▸ Tasks to perform:
1. Do these statements agree with the Pfizer pre-order article? For each, answer yes or no and quote the words of the article that decide it.
(a) Seecheran made his remarks at a UNC press conference on Sunday.
(b) Pfizer's chief executive gave his interview to Reuters.
(c) Pfizer's chief executive said he contacted heads of middle and low income countries only by letter.
2. Can you repeat the Pfizer pre-order article word for word, starting with "But, Seecheran pointed" and going on through "available for pre-purchase."?
3. Which organizations does the Pfizer pre-order article name? List every one.

▸ Document extract:
= = = = = = =
Caroni East MP says PM missed out on an offer to pre-order Pfizer vaccines

Caroni East MP says PM missed out on an offer to pre-order Pfizer vaccines

Caroni East MP Rishad Seecheran wants the Prime Minister to explain why Trinidad and Tobago did not pre-order vaccines from Pfizer when they were given the opportunity to.

Speaking at a UNC press conference on Sunday, Seecheran said the Prime Minister has repeatedly stated that vaccines cannot be purchased in the global market.

But, Seecheran pointed out that just this week, Pfizer’s Chief Executive Officer in an exclusive interview with Bloomberg, said that low and middle income countries had opted not to order the company’s Covid-19 shot in 2020, when they were available for pre-purchase.

Chief Executive Officer Albert Bourla of Pfizer stated, “I reached out to all nations asking them to place orders so we could allocate doses for them, I became personally concerned with that and I reached out to many heads of middle and low income countries by letter, phone and even text to urge them to reserve doses because the supply was limited.”

Seecheran said “I am asking the question to PM Rowley, did the Pfizer CEO or any of his agents reach out to you to place a pre-order in 2020, pending WHO approval?”
= = = = = = =
▸ Data provided:
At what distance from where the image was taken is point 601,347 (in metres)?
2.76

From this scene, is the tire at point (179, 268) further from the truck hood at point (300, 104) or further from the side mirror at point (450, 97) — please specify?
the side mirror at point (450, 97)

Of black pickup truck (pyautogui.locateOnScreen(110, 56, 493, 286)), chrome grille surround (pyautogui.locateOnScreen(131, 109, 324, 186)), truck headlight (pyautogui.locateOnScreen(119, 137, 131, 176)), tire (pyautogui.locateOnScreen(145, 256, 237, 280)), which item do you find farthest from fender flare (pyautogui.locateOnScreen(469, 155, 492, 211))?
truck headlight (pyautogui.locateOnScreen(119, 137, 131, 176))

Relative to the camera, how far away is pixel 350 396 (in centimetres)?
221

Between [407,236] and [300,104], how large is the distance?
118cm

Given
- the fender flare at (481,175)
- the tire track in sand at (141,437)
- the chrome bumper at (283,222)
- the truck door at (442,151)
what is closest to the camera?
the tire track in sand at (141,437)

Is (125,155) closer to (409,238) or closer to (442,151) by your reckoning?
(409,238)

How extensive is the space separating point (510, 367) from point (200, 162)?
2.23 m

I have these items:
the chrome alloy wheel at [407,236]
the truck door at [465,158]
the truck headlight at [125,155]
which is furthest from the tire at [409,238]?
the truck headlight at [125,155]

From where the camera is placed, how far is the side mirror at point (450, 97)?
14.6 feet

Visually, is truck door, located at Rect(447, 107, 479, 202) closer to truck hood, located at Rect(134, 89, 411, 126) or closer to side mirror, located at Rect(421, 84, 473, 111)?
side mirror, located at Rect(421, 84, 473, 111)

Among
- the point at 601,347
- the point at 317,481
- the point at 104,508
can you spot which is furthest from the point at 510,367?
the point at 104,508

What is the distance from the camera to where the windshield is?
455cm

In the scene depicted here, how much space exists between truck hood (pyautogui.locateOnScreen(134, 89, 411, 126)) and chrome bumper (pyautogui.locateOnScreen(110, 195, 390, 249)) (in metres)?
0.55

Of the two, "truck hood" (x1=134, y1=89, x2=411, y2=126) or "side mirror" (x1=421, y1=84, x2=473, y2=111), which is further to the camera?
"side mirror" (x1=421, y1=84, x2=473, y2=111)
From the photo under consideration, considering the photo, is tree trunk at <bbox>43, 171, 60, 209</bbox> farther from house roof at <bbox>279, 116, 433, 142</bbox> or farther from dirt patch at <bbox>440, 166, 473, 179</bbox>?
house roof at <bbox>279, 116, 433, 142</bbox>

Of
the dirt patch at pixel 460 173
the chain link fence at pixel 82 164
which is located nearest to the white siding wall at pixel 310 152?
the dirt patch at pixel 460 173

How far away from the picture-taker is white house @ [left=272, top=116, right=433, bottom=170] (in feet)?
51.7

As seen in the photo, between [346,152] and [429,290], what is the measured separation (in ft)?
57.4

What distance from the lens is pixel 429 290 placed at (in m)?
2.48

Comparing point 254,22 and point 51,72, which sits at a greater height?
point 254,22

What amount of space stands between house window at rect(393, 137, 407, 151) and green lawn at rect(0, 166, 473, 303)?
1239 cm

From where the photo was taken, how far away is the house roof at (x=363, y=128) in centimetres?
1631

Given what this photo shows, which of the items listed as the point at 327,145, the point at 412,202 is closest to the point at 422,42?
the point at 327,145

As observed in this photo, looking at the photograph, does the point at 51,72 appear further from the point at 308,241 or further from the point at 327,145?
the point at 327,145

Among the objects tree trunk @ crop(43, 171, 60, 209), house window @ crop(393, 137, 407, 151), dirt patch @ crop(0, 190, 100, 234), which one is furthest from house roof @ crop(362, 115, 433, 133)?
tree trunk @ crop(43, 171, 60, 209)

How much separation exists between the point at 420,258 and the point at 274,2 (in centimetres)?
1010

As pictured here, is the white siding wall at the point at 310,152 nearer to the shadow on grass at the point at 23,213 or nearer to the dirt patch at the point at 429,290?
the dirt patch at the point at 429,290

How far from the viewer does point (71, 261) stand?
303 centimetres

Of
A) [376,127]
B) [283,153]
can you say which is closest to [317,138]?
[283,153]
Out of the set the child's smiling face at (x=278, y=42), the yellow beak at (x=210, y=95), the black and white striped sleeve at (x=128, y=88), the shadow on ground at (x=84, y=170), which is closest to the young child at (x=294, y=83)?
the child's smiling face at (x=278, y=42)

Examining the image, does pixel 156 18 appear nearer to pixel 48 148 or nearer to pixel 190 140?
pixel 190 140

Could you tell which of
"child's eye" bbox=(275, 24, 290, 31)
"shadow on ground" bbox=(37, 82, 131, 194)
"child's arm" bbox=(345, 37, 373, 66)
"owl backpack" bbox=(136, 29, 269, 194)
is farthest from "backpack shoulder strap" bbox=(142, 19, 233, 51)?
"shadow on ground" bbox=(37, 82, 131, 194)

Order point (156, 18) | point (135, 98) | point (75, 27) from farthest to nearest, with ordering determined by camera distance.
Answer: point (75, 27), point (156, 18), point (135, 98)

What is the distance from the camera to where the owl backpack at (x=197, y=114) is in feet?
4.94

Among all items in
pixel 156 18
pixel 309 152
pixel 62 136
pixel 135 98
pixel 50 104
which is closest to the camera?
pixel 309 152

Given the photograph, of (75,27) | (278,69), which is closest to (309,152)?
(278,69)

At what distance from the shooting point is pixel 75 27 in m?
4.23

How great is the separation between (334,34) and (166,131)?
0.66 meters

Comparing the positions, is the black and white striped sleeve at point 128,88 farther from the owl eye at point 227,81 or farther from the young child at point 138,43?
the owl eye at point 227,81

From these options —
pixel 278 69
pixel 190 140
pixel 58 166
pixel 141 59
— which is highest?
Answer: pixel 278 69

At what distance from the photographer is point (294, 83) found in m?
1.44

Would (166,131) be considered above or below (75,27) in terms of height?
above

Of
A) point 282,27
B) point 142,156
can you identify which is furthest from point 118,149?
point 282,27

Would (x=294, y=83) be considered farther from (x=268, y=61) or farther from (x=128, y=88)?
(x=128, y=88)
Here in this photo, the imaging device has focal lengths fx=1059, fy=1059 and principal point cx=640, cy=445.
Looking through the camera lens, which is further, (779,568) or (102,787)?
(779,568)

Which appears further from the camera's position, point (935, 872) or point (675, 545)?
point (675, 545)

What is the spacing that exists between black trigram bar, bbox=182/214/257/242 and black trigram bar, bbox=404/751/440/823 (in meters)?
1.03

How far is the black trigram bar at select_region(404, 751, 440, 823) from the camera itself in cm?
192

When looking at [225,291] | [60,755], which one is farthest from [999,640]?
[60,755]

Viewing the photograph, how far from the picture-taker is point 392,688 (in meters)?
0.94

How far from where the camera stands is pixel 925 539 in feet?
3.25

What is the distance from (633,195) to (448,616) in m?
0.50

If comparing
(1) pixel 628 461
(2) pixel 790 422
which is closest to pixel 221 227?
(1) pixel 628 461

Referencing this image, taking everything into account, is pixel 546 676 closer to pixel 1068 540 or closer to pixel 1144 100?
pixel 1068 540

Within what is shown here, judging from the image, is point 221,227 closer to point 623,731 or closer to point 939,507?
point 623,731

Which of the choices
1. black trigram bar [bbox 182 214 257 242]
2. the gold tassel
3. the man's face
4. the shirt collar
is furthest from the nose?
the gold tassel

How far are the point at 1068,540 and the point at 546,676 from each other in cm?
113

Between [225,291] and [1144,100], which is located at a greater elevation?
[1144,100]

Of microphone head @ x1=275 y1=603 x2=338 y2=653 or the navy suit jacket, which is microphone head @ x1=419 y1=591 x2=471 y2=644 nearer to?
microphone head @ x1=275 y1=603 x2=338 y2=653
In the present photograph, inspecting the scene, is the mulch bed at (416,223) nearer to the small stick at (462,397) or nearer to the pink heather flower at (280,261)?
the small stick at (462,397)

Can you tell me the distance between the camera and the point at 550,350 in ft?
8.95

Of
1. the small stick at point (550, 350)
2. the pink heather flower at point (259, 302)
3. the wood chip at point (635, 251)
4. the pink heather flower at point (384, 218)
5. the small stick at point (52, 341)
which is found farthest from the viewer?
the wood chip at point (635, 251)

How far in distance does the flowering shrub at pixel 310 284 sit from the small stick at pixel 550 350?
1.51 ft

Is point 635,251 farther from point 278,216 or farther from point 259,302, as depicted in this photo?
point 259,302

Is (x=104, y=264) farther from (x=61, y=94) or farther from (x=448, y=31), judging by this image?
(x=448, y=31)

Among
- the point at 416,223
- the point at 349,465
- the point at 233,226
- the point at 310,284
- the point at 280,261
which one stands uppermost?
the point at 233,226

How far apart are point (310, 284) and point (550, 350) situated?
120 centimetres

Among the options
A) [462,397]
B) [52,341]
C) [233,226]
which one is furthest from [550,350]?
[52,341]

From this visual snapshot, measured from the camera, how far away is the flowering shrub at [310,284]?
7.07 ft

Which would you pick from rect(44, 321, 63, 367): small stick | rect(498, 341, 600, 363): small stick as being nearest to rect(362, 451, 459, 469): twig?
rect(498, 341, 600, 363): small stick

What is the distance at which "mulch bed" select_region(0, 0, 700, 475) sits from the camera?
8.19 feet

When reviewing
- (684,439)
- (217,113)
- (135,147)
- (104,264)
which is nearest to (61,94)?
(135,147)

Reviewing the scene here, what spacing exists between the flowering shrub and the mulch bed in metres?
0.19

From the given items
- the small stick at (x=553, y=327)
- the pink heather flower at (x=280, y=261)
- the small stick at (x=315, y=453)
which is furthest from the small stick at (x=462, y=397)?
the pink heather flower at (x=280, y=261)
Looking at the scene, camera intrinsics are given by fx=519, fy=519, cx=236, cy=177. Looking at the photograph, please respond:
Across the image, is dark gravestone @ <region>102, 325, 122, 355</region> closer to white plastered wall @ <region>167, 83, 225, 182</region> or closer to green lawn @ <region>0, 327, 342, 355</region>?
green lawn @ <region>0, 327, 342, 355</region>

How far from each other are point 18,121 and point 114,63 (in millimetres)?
= = = = = = =
▸ Solutions to the problems:
1.
(a) Yes: "Speaking at a UNC press conference on Sunday"
(b) No: "in an exclusive interview with Bloomberg"
(c) No: "by letter, phone and even text"

2.
But, Seecheran pointed out that just this week, Pfizer’s Chief Executive Officer in an exclusive interview with Bloomberg, said that low and middle income countries had opted not to order the company’s Covid-19 shot in 2020, when they were available for pre-purchase.

3. UNC, Pfizer, Bloomberg, WHO